### SOURCE DOCUMENT
□ □ □

Motorbike Concerto (Trombone Concerto No. 1) (1988-89)

Motorbike Concerto

By Chirstian Lindberg:

When I first met Jan Sandström, splashing about in a warm outdoor pool in the middle of winter, I could hardly imagine the co-operation which I was to enjoy with this composer. These hours spent bathing in Reykjavik’s hot springs during the Nordic Music Days in Iceland in 1986 led to the Trombone Concerto No. 1, which was to take more than three years to complete.

Long discussions about composing, philosophy, the history of the trombone and its symbolical burdens were started in the bathing pools and continued at home, on the telephone, in cafe’s or at rehearsals. Between our meetings the drafts of the concerto were composed, and for the sake of the listener’s entertainment I should like briefly to recount some of the conversations which led to the different parts of the concerto.

I came home from a concert tour in America and called Jan to tell him about a singular experience: in Florida the orchestra’s trombonist took me to a nature reserve. In the middle of hard-exploited, commercialized Florida we came to an area of marshland with an animal population including all sorts of exotic bird, wild boars and alligators! It was a unique experience, hard to convey in words, to paddle a canoe among 12-foot-long alligators and to glimpse a wild boar’s snout in the marsh, only an hour or so away from Disney World and urbanized America. Two weeks later I received the sketch of the movement The Everglades from the concerto, including the quite improbable ‘crocodile chorus’.

Anothertravel report which made an impression on Sandström was that of my visit to Australia in summer 1988. This country, seized and claimed as their own by British convicts two centuries ago, was carefully tended for 40,000 years by the Aborigines, a people threatened with total extiction today. Termites play an important part in their religion: mankind exist only in the dreams of termites!

One of the most important instruments in their culture, the didgeridoo, is a piece of tree-branch, the inside which has been eaten hollow by termites. By means of playing this instrument, the aborigines summon holy spirits and enter a deep trance. The concerto’s cadenza is based on the sound of this instrument.

Thoughts of mankind’s existence and a bee’s dream led naturally to our discussion of religion and philosophy, and the section The Mountain in Provence is a result of our thorough examination of these matters. Here different religions and cultures are set against each other. A gang of motorcyclists roars into the town of Grimaud and encounters a Catholic procession. The trombone, as so often in its history, symbolizes ‘the Voice of Divine’, which is sometimes a pure singing tone but is also distorted into a raw, primitive noise.

About six months before the première a number og imaginative ideas and sketches were complete, but the composer now faced a fundamental problem – how to weave these sections together into a formally satisfactory composition. Jan Sandström was clearly disturbed at not finding a formal solution when, quite by chance, I imitated the sound of a motorcycle on the trombone in his presence. A light flashed on his mind: ‘Of course, you’re a globetrotter! A modern Odysseus ! The trombone is your means of travel!’ The imitation of a motorcycle was to weave the different sections of the concerto into a journey in modern times.

□ □ □

### SUPPLIED ENTRIES

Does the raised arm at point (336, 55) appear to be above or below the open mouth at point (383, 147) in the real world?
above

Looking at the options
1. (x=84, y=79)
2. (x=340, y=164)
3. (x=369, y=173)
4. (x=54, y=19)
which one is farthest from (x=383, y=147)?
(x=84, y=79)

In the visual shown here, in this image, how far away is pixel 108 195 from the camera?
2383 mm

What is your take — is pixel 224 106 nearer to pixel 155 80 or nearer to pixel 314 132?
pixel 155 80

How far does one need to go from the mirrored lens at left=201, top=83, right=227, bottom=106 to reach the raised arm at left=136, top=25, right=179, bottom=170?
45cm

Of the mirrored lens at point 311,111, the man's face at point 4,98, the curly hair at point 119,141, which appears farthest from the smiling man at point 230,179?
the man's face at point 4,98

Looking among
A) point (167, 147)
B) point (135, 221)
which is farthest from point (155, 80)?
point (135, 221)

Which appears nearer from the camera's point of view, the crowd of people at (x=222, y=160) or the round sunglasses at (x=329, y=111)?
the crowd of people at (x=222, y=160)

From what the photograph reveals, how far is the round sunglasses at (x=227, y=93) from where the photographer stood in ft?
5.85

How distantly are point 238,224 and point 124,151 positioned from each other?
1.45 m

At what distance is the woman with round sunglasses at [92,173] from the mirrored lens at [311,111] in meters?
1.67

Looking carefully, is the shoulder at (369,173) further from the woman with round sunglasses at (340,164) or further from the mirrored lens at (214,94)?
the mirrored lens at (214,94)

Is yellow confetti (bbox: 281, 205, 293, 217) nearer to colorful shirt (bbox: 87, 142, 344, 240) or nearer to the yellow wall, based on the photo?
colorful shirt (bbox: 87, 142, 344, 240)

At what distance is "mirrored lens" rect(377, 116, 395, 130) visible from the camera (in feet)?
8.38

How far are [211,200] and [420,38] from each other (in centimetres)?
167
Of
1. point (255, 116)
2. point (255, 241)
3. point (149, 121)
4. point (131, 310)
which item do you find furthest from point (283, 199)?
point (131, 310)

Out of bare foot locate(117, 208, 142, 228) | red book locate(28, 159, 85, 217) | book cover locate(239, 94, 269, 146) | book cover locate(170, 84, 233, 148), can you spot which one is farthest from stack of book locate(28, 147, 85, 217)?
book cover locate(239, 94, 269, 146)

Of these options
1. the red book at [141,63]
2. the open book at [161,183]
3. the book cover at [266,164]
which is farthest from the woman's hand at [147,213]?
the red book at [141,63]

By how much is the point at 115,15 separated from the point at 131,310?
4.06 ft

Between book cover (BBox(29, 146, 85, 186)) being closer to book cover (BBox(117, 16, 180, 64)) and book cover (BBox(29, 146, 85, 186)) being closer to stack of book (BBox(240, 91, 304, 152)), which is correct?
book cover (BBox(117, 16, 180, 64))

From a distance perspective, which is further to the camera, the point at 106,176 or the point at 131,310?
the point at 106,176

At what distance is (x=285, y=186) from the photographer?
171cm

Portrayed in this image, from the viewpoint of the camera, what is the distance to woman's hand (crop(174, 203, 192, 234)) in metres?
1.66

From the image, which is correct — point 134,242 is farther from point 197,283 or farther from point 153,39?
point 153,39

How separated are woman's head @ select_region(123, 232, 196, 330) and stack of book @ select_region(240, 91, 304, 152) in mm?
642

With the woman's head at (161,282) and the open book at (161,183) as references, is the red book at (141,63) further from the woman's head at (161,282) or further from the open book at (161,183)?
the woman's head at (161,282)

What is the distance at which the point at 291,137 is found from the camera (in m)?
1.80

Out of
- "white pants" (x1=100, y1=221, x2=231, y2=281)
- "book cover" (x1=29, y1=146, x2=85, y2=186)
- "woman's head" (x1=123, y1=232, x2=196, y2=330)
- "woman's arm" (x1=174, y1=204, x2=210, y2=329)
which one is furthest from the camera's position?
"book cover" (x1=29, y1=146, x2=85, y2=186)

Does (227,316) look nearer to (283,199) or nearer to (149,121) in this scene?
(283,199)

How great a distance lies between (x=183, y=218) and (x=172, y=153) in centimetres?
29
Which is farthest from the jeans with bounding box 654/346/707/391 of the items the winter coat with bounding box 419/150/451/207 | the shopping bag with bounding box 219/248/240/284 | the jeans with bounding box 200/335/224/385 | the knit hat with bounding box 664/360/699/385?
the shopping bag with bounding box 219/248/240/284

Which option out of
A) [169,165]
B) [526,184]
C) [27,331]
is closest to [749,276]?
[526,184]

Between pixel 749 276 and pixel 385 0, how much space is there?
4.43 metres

□ □ □

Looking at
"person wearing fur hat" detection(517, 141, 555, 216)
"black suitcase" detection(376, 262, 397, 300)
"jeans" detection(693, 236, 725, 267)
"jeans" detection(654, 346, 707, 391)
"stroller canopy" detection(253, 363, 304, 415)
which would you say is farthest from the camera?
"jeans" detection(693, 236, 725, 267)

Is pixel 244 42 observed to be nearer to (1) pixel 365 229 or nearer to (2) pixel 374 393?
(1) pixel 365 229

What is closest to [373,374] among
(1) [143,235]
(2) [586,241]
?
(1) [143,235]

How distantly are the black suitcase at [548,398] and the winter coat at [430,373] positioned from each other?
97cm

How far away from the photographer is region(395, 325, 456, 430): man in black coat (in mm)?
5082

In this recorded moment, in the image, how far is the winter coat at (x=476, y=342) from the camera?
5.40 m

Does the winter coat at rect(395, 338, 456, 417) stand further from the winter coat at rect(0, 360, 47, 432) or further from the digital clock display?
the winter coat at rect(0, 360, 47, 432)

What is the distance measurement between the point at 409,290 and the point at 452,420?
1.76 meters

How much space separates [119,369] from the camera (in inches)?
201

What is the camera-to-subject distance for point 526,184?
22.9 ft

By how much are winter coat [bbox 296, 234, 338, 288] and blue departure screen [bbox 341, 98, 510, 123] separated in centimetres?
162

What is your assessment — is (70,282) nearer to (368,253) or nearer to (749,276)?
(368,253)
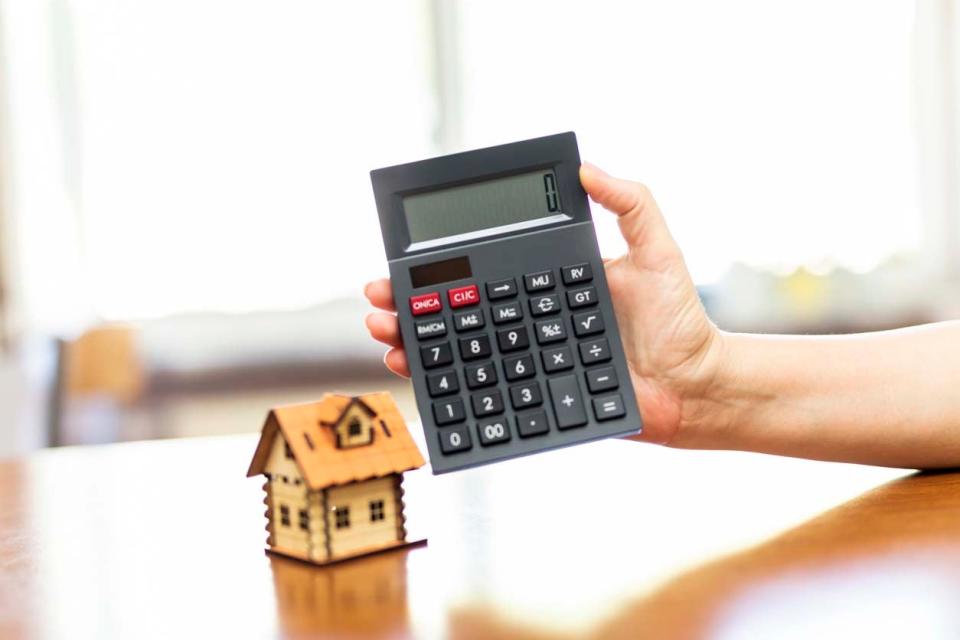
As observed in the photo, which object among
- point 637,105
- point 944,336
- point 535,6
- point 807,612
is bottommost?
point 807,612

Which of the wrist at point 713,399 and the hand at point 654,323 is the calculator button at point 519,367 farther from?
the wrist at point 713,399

□ □ □

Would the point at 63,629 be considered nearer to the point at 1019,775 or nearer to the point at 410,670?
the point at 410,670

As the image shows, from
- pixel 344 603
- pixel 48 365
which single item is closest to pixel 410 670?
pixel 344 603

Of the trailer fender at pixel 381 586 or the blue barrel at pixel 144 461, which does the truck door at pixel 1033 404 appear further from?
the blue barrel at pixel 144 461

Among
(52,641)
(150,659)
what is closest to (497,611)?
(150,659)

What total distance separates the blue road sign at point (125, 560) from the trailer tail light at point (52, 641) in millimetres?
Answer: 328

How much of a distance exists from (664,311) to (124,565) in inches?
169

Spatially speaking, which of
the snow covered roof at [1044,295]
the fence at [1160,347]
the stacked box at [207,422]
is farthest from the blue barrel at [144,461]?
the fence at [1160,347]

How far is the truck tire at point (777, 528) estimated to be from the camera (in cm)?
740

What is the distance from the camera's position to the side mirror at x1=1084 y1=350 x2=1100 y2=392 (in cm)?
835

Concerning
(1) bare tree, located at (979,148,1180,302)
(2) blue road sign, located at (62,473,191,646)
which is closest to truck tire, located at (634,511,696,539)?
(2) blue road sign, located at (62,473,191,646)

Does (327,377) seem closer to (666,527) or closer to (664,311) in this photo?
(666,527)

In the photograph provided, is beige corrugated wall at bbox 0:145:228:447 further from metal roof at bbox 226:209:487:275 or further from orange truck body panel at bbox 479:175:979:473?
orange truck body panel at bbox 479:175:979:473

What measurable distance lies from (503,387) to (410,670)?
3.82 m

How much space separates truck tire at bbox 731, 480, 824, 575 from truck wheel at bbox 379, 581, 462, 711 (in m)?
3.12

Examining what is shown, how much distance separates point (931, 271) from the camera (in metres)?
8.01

□ □ □

### WHAT IS BEING ASKED
Rewrite the passage on the Motorbike Concerto starting with "Motorbike Concerto (Trombone" and going on through "of the concerto.", putting "thermal springs" in place of "hot springs".

### ANSWER FOR THE TASK
Motorbike Concerto (Trombone Concerto No. 1) (1988-89)

Motorbike Concerto

By Chirstian Lindberg:

When I first met Jan Sandström, splashing about in a warm outdoor pool in the middle of winter, I could hardly imagine the co-operation which I was to enjoy with this composer. These hours spent bathing in Reykjavik’s thermal springs during the Nordic Music Days in Iceland in 1986 led to the Trombone Concerto No. 1, which was to take more than three years to complete.

Long discussions about composing, philosophy, the history of the trombone and its symbolical burdens were started in the bathing pools and continued at home, on the telephone, in cafe’s or at rehearsals. Between our meetings the drafts of the concerto were composed, and for the sake of the listener’s entertainment I should like briefly to recount some of the conversations which led to the different parts of the concerto.